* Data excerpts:
_ _ _ _
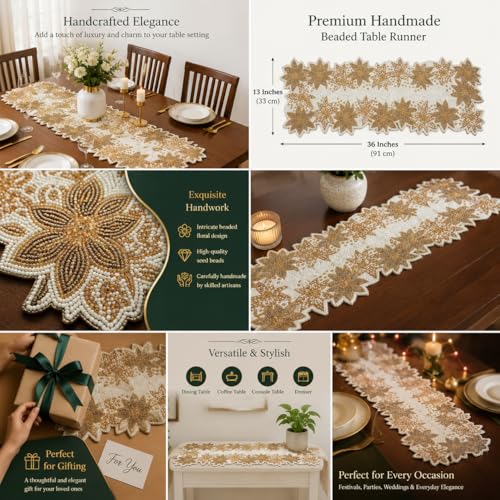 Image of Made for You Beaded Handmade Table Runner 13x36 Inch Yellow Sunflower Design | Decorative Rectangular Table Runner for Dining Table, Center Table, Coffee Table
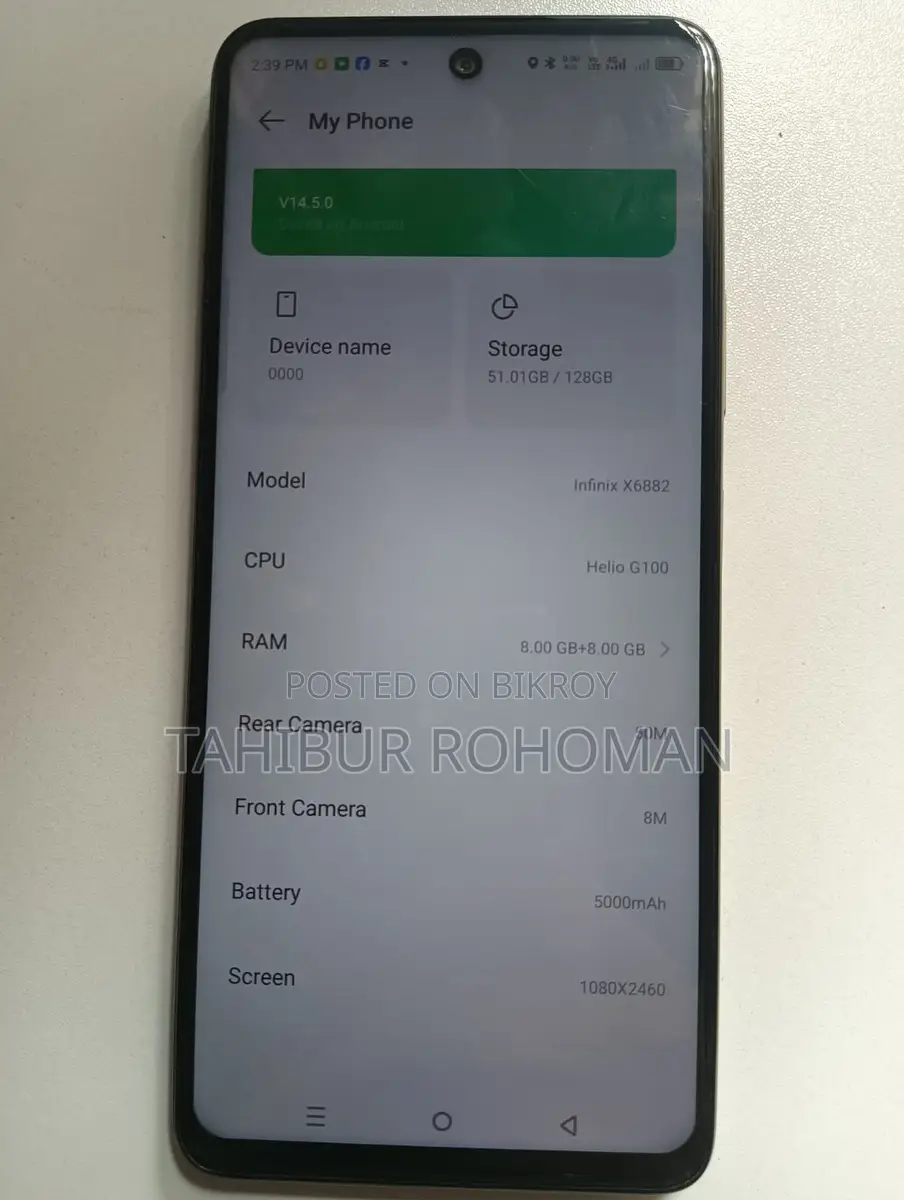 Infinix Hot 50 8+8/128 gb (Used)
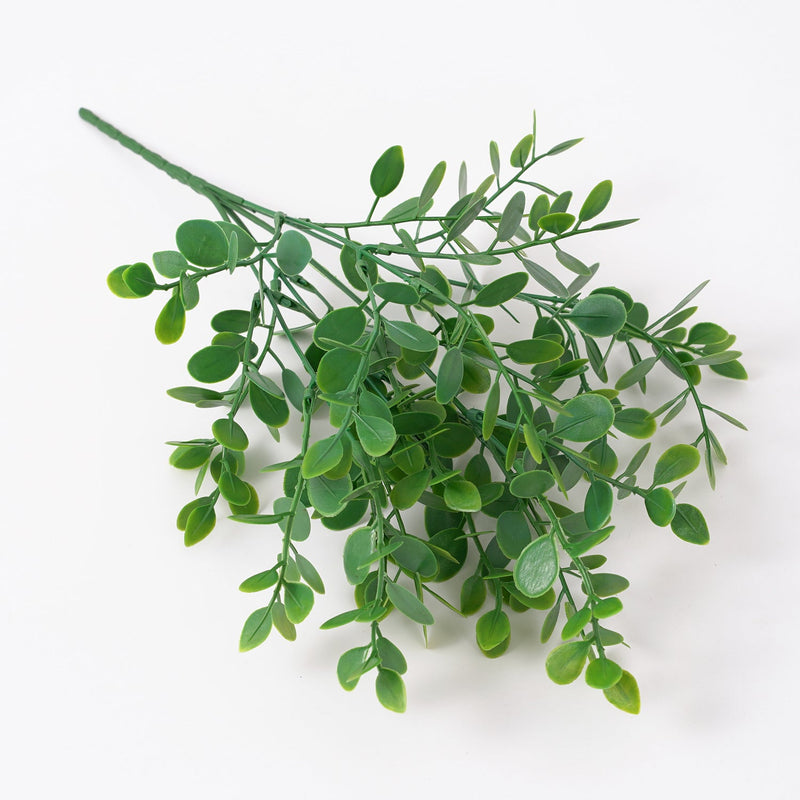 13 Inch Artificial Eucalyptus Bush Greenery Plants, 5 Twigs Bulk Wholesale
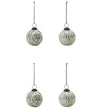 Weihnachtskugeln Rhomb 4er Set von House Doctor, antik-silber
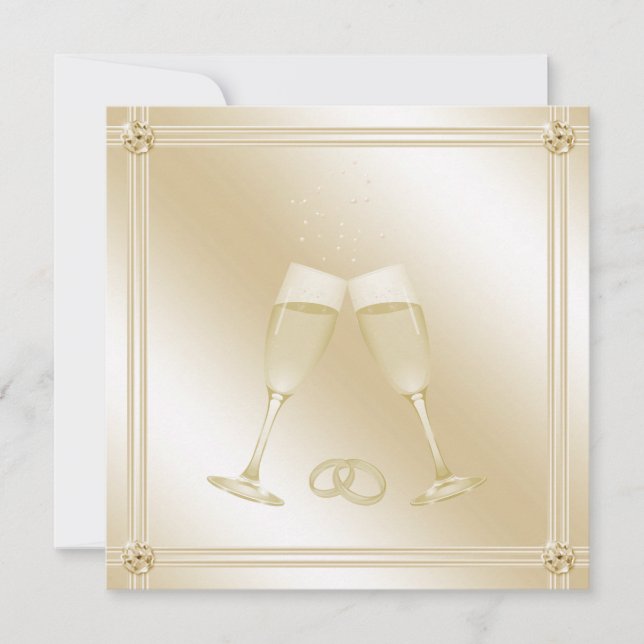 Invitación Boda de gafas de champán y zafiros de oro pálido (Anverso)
_ _ _ _
Please update the items above by changing every "Inch" to "Inches" and leave everything else as it stands. Write out only the text of each item, without the pictures.

* RESPONSE FOR THIS EXERCISE:
 Image of Made for You Beaded Handmade Table Runner 13x36 Inches Yellow Sunflower Design | Decorative Rectangular Table Runner for Dining Table, Center Table, Coffee Table
 Infinix Hot 50 8+8/128 gb (Used)
 13 Inches Artificial Eucalyptus Bush Greenery Plants, 5 Twigs Bulk Wholesale
 Weihnachtskugeln Rhomb 4er Set von House Doctor, antik-silber
 Invitación Boda de gafas de champán y zafiros de oro pálido (Anverso)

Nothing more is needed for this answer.